**Выбранный фрагмент**
==============================
И по непонятно какой ассоциации, я вспоминаю наши первые годы на первой нашей квартире, доставшейся в наследство от бабушки, в Веселом поселке. Сначала с нашими друзьями по школе и черным терьером Джиммой, потом с Алешей. Благодаря бедности и общительности Таньки, мы дружили со всеми соседями. С Марьей Михайловной, она жила на девятом этаже над нами и часто выручала, то посидит с маленьким Алешей, когда мы ездили к друзьям, но выручит десяткой до получки. Мы до начала перестройки были бедны как весь андеграунд, работавший, как я, в котельной или на других работах, не предполагавших идеологического соответствия презираемому совку и оставляющим много свободного времени для чтения и писания.

Еще до того, как я пошёл на курсы кочегаров, так как КГБ турнуло меня и с экскурсоводской и библиотечной синекур, я пытался найти работу около дома. Работал сторожем, несколько ночей провел, охраняя универсам напротив, потом какое-то время ночным же сторожем на одном предприятии на противоположной стороне улицы Крыленко, почти у самой набережной. И Танька всегда ходила ко мне, одна или с маленьким Алешей, приносила еду, просто навещала, чтобы мне не было так одиноко. Ведь телефонов не было, я не о мобильниках, до которых целая эпоха, а простой городской телефон (зелененький крокодильчик, ласково называла его Танька) появился у нас году в 1984, не раньше.

А еще мы сдавали посуду. Не собирали по помойкам, а свою посуду — бутылки, остававшиеся после наших субботних посиделок, банки от той или иной еды. Мы ездили куда-то, точно не помню, но несколько остановок на 118 автобусе, где ты погружался в мир бомжей и алкашей, и это был маленький праздник, у тебя появлялось несколько лишних рублей, а когда их всего 84 (умноженные на два), то и рубль — деньги.

И еще я помню, как умерла Марья Михайловна. В самом конце 80-х. Она была такая прозрачная, светлая, простая и полностью понятная своей деликатностью и доброжелательностью. Ее квартирка была чиста и солнечна как светелка, паркет натерт и блестел от мастики, все аккуратно и торжественно спокойно как в пустом дворце. Я помню эту ночь, когда я вдруг услышал какие-то совершенно непривычные грубые звуки сверху, из ее квартиры. Кто-то громко и бесцеремонно ходил, задевал мебель, что-то отодвигал, сопровождая любой жест звуком, совершенно не вязавшимся с нашей Марьей Михайловной. И я сразу подумал о нехорошем. Это были звуки чужие, нетерпеливые, беспардонные. Потом еще несколько раз лифт остановился на верхнем этаже, потом громкие звуки переместились на лестничную площадку, мужские грубые голоса, возня возле лифта, и разом обрушившаяся тишина. Мне все было понятно, нашу соседку, то, что от неё осталось, увезли.
==============================
**Задания к упражнению**
1. Выведите дословно часть фрагмента воспоминаний от «Еще до того, как» до «1984, не раньше.» включительно.
2. На каком этаже, согласно фрагменту воспоминаний, жила Марья Михайловна?
3. Продолжите фрагмент воспоминаний, начиная сразу после его последнего предложения.

**Состав набора данных**
==============================
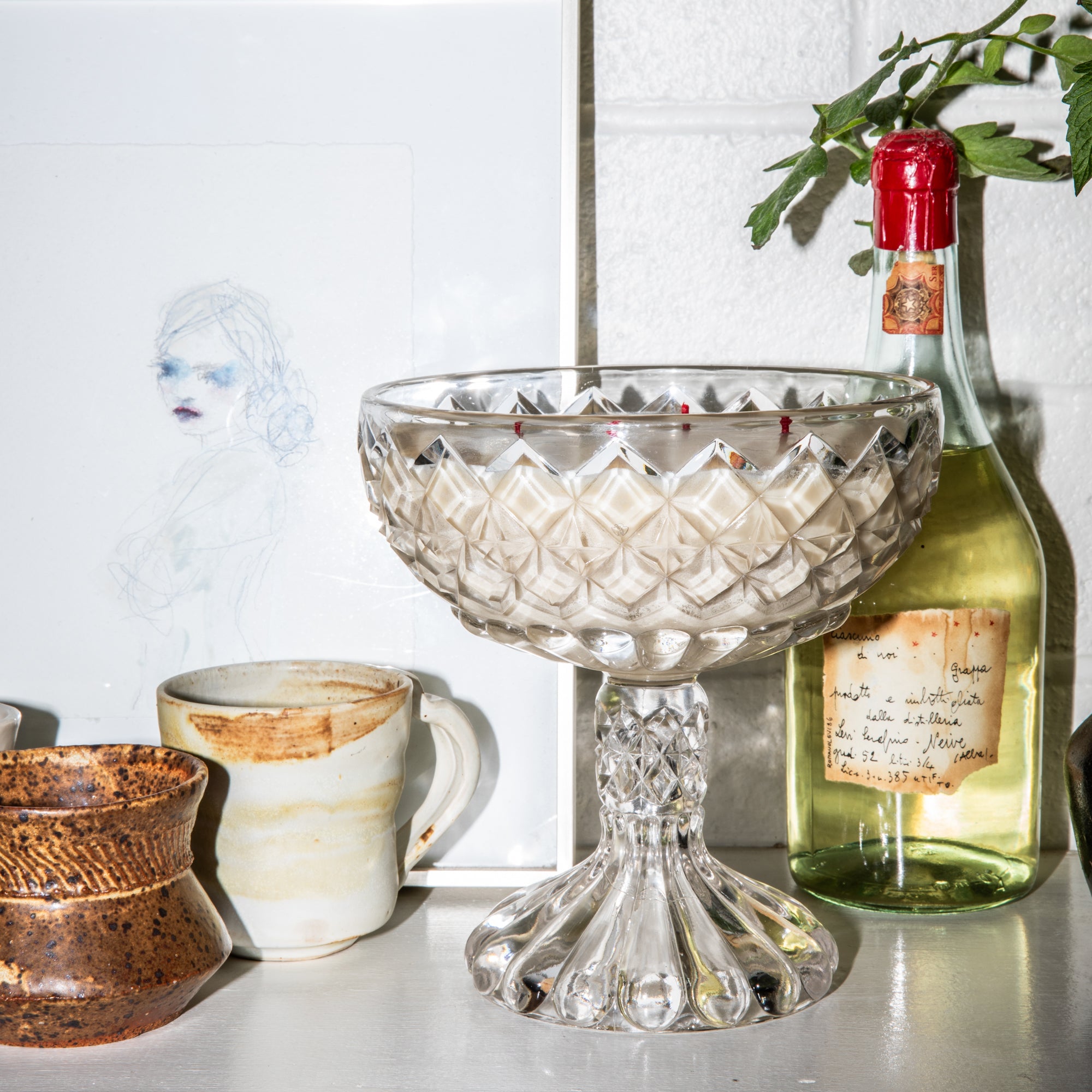 TABITHA Nº6 - YUZU, GERANIUM + COFFEE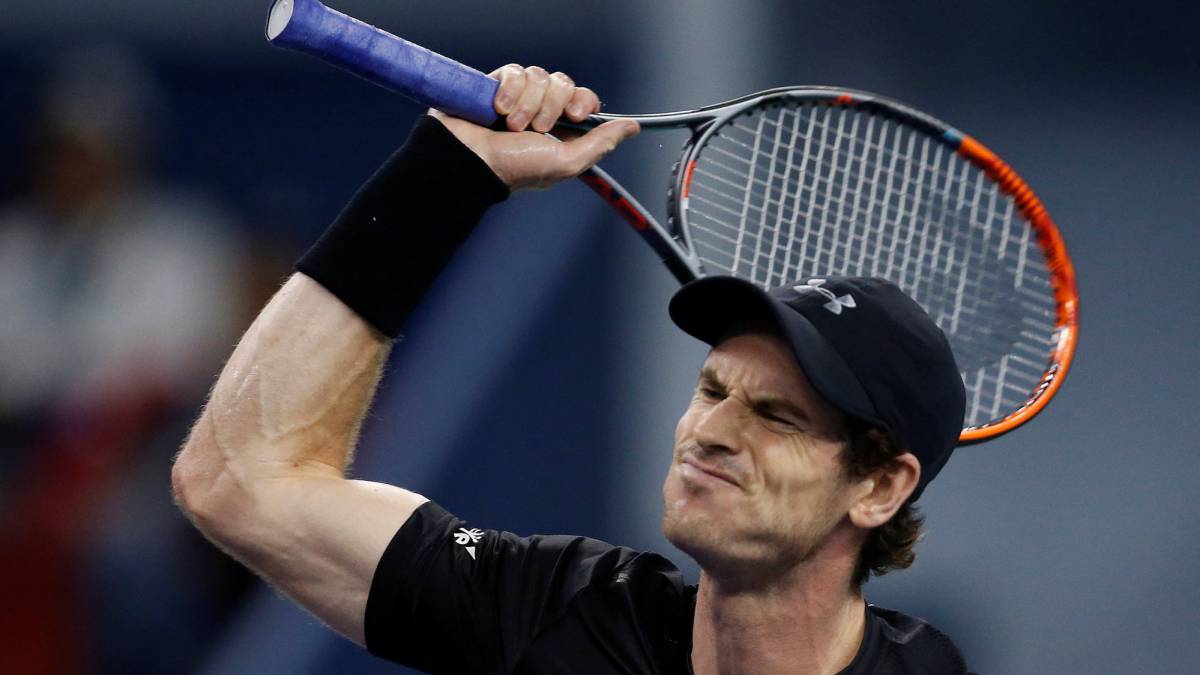 Murray vence a Simon e irá por el título ante Bautista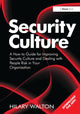 Book cover of: Security Culture. By: Hilary Walton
==============================
**Разобранные задачи**
1.
Еще до того, как я пошёл на курсы кочегаров, так как КГБ турнуло меня и с экскурсоводской и библиотечной синекур, я пытался найти работу около дома. Работал сторожем, несколько ночей провел, охраняя универсам напротив, потом какое-то время ночным же сторожем на одном предприятии на противоположной стороне улицы Крыленко, почти у самой набережной. И Танька всегда ходила ко мне, одна или с маленьким Алешей, приносила еду, просто навещала, чтобы мне не было так одиноко. Ведь телефонов не было, я не о мобильниках, до которых целая эпоха, а простой городской телефон (зелененький крокодильчик, ласково называла его Танька) появился у нас году в 1984, не раньше.

2. На девятом этаже.

3.
Почему я вспомнил об этом? Танька была не похожа на Марью Михайловну, которая по молодости была проводником пассажирских поездов (представляю стерильную чистоту ее вагона), и одновременно похожа своей спокойной, неторопливой манерой жизни, без отдаленных даже претензий на лидерство или доминирование. Но при этом совершенно никак ни рыба, ни мясо, у меня в ушах стоит ее приговор: «сопли» — по поводу любовных книжных или киноисторий, всего, что эксплуатирует чужие и близко залегающие чувства.

И не поморщилась бы она в некоторых моментах моего о ней рассказа, который сваливает на неё слишком много. Не потому, что во всем, что я делал и даже делаю сейчас, ее присутствие было преобладающим, неискоренимым, а потому что расстояние и боль от ее ухода окрашивают и даже перекомпоновывают прошлое как редактор, знающей на чем или ком делать акцент.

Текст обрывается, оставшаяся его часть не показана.